Canadian government is set to introduce legislation this month that outlines a comprehensive plan to provide subsidies for carbon capture and net-zero energy projects. Informed sources suggest that the ambitious initiative is valued at approximately $20 billion over the next five years.
The decision comes after industry stakeholders expressed concerns about the prolonged absence of state support for carbon capture utilization and storage (CCUS) projects, as well as for equipment dedicated to producing low-carbon energy.
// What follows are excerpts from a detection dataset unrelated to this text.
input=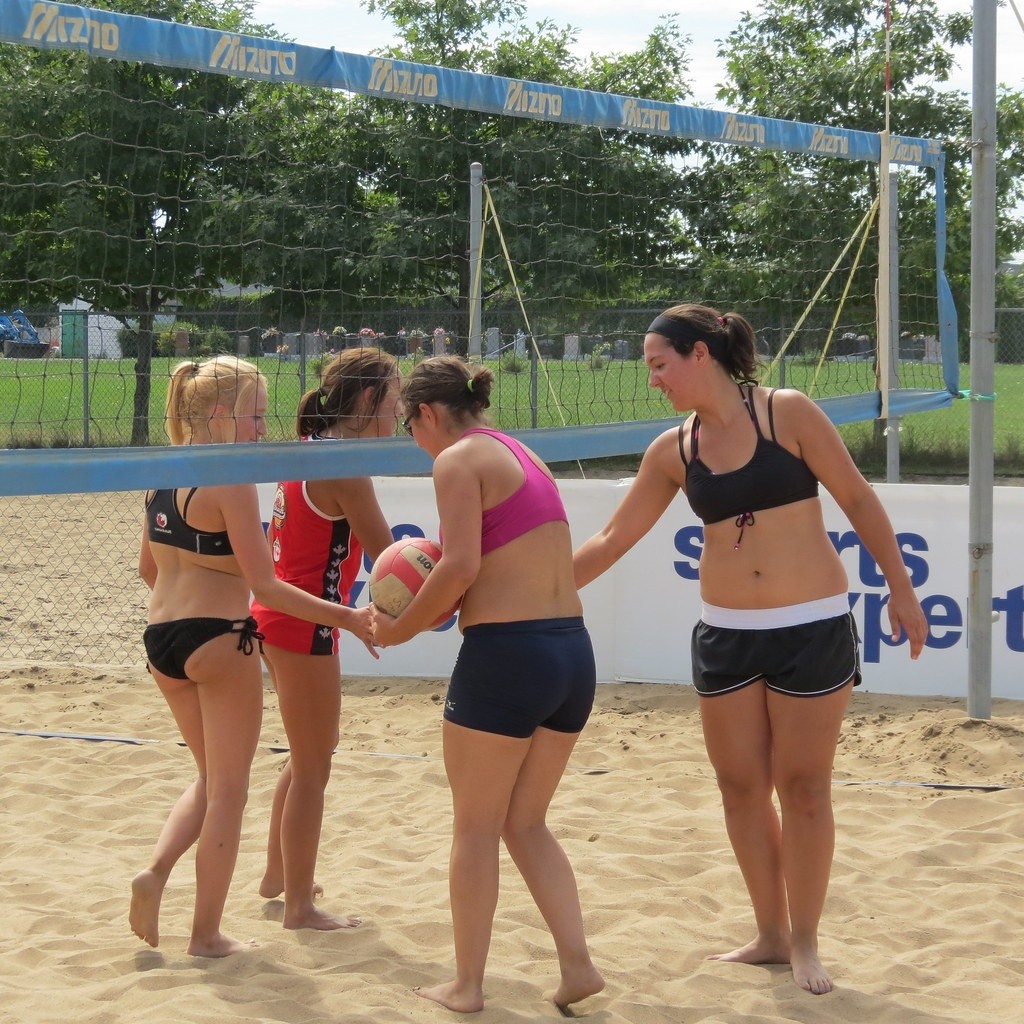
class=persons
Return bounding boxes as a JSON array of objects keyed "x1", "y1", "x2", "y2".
[
  {"x1": 572, "y1": 300, "x2": 930, "y2": 996},
  {"x1": 129, "y1": 348, "x2": 604, "y2": 1013}
]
Back in September, industry lobbies warned that investments totaling around C$50 billion ($36 billion) were at risk without prompt government intervention.
Finance Minister Chrystia Freeland is expected to unveil the investment tax credit (ITC) funding during the presentation of the Fall Economic Statement (FES) to parliament on Tuesday afternoon, according to insider information. This funding, part of the larger plan, will be incorporated into legislation to be submitted to parliament later this month. Previous budget estimates indicate that the five ITC programs collectively could channel approximately C$27 billion ($19.7 billion) during their initial five years of operation.
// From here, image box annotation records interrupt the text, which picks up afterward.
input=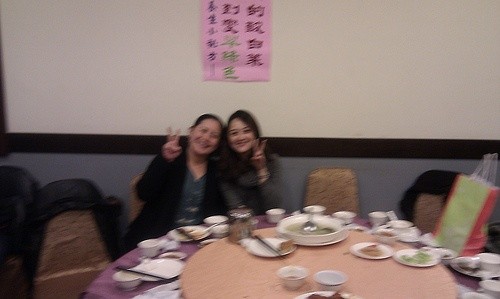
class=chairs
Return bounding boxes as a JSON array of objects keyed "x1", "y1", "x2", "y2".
[
  {"x1": 0, "y1": 164, "x2": 148, "y2": 299},
  {"x1": 402, "y1": 168, "x2": 467, "y2": 234},
  {"x1": 305, "y1": 167, "x2": 360, "y2": 218}
]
The proposed legislation will also introduce labor provisions tied to most ITCs. Investors seeking to benefit from the maximum subsidy will be required to adhere to these provisions, including paying workers the prevailing union wage and offering apprenticeship opportunities.
Canada, while lagging behind the U.S. in incentives for low-carbon technologies, is now taking strides to catch up. The U.S. has been actively promoting clean tech companies through the Inflation Reduction Act (IRA) for over a year, with President Joe Biden lauding the $430 billion IRA as an economic powerhouse.
Carbon capture utilization and storage (CCUS) is considered crucial for reducing emissions from Alberta's oil sands without compromising production, as Canada aims to become a global leader in low-carbon practices. Prime Minister Justin Trudeau's commitment to achieving net-zero emissions by 2050 underscores the importance of investment in clean technologies.
The impending legislation is viewed as a critical step in the global competition for capital and investments in environmentally friendly projects. By providing certainty to investors, the government seeks to position Canada as a leader in the transition to a low-carbon economy.
The Finance Ministry, in adherence to its policy, refrained from commenting on fiscal documents before their official publication. The comprehensive plan, initially announced in spring 2021, is set to address the pressing need for financial support in the clean tech sector and aligns with Canada's long-term environmental goals.